About Benjamin Ibanda
ARTIST BIOGRAPHY
Benjamin Ibanda was born in 1998 in Kampala, Uganda. He is a Dubai-based contemporary artist whose practice spans painting, live performance, and large-scale object commissions. He holds a UAE Golden Visa as a recognised artist.
He began drawing at the age of five or six, initially in friendly competition with his elder brother, both of them filling whatever paper they could find. That early habit of looking, copying, and inventing never left him. His father, a photographer and prolific draughtsman, kept their home filled with black-ink drawings of human figures, animals, and scenes from daily life. Growing up inside that environment taught Ibanda, long before he understood art as a profession, that a single line made with intention carries more weight than a page covered without thought.

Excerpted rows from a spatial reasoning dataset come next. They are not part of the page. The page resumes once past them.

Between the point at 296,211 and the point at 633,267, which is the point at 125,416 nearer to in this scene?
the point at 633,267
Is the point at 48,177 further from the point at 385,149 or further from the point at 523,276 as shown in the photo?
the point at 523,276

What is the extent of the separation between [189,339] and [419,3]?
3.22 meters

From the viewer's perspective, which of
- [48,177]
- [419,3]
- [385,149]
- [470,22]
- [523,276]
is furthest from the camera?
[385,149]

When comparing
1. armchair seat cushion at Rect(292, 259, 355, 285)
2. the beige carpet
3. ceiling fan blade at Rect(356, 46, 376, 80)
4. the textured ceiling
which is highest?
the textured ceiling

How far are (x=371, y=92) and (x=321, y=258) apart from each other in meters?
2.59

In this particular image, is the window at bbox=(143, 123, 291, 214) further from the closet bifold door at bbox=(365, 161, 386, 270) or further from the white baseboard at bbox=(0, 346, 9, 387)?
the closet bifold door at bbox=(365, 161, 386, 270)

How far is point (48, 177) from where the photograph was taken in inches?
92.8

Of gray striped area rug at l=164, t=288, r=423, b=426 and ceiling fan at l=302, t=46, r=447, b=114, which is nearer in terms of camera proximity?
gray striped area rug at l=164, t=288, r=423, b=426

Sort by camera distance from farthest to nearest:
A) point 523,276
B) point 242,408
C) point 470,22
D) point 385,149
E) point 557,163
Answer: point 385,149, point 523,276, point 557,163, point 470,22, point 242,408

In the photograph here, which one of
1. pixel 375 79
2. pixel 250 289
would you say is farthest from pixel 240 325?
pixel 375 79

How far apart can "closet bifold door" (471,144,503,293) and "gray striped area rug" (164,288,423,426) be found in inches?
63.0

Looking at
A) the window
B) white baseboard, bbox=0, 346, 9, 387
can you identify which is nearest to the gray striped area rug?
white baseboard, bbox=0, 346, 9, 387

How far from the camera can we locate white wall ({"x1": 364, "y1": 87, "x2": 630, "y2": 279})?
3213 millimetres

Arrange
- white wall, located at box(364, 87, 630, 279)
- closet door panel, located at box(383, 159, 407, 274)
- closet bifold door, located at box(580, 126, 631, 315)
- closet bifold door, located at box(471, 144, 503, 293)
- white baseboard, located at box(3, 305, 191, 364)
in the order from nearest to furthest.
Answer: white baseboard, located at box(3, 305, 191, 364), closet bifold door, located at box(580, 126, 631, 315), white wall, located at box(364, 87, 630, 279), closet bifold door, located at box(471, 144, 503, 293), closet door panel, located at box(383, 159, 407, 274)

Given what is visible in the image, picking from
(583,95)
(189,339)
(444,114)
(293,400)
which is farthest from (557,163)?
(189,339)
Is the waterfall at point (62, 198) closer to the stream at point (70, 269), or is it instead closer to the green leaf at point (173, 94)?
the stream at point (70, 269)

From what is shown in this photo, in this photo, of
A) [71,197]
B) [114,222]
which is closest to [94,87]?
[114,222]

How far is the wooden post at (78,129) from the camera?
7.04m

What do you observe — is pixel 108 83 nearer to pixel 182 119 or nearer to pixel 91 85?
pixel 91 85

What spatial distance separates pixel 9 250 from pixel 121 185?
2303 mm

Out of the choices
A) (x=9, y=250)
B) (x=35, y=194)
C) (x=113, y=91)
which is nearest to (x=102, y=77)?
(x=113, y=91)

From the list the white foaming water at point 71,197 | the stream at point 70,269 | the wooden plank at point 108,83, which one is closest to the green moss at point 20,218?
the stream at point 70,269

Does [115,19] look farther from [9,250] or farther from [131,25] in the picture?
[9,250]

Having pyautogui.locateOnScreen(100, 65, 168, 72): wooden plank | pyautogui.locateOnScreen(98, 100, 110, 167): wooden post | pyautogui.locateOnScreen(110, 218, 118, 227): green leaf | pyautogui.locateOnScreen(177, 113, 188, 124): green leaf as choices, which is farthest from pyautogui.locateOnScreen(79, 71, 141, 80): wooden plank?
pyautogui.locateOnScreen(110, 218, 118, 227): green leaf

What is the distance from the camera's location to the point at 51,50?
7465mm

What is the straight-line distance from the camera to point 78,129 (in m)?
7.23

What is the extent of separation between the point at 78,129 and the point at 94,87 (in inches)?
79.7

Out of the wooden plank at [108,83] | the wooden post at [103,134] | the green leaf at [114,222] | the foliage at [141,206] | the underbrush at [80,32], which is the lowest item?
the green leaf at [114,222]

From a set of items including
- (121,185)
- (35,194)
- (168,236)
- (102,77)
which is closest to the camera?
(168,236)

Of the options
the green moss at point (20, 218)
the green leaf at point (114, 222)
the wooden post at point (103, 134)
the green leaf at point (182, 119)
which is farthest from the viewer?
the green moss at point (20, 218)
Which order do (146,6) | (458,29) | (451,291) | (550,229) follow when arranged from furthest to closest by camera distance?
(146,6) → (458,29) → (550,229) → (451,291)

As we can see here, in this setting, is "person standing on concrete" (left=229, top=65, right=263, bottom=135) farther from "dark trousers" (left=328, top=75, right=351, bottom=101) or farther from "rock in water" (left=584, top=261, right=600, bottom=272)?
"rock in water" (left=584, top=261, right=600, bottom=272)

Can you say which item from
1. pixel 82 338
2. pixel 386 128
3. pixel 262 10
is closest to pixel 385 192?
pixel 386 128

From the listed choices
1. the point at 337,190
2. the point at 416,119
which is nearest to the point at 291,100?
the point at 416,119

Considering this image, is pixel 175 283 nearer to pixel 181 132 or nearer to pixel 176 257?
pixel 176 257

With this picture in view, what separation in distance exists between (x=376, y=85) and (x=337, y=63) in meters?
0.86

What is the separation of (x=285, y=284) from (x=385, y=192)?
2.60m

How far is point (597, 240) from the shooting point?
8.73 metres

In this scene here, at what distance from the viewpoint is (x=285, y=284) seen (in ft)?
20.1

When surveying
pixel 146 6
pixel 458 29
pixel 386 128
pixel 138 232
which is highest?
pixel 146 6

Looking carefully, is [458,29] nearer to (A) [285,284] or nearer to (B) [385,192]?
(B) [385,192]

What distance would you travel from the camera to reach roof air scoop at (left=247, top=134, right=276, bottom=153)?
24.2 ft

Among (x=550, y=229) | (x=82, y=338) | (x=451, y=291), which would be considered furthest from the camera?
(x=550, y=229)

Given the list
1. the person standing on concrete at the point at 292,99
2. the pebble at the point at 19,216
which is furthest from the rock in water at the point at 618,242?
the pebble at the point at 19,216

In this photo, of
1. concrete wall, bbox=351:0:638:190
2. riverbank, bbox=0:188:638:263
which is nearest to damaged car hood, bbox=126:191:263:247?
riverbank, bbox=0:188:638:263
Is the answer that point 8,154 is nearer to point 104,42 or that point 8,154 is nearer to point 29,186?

In 2015, while still in secondary school, Ibanda entered the DStv Eutelsat Star Awards, a continental creative competition spanning Africa. He placed first in Uganda and second across the continent. The recognition was formative, confirming that the work he was making in Kampala had reach beyond it.
He went on to pursue a career in finance, eventually joining the Central Bank of Uganda. The discipline of that environment, its precision and its demand for rigour, shaped him in ways that are still visible in how he approaches a commission. He left the Bank and moved to Dubai in 2022.
Dubai was not a default. Ibanda chose it as a city that rewards ambition and does not ask for institutional credentials before taking you seriously. From that base, he began placing his work into contexts it had rarely occupied.
In 2023, he presented his work publicly in Dubai for the first time, at the Dubai International Horse Fair, where it was seen by HH Sheikh Mohammed bin Rashid Al Maktoum, Ruler of Dubai. That same year brought collaborations with Etihad Airways and De Bethune, and participation in Art Basel Miami Beach.
In 2024, he painted live at the Formula 1 Abu Dhabi Grand Prix in December, and completed commissions with Mercedes-Benz and W Hotels. A live performance at the Grand Prix generated tens of millions of views across digital platforms.
The visual language running through all of this work is what Ibanda calls Afro-doodle: a dense, wave-like system of lines and circular forms drawn from African weaving traditions, basket geometries, and communal objects. The circle functions in his compositions as structure rather than ornament, a reference to cycles, shared history, and continuity. The line systems were partly shaped by ideas he encountered in Masaru Emoto's The Hidden Messages in Water (2001), in particular the notion that water does not resist its environment but absorbs and reorganises itself within it. For Ibanda, that became a way of thinking about how a visual tradition moves across time and context without losing what it carries.
His work has been presented internationally and is held in private collections across the Gulf and beyond. His practice continues to develop at the intersection of fine art, live performance, and luxury commissions.
ARTIST STATEMENT
I started drawing because my brother was drawing. It was as simple as that. We sat across from each other and competed over paper. I have no idea who won. But something got fixed in me then, the need to make a mark and then make a better one.
My father was a photographer. He also drew, constantly, in black ink on white paper: people, animals, ordinary things observed carefully. I did not study what he made, I just grew up inside it. That is probably why line is still where I begin. Not colour, not concept. Line first.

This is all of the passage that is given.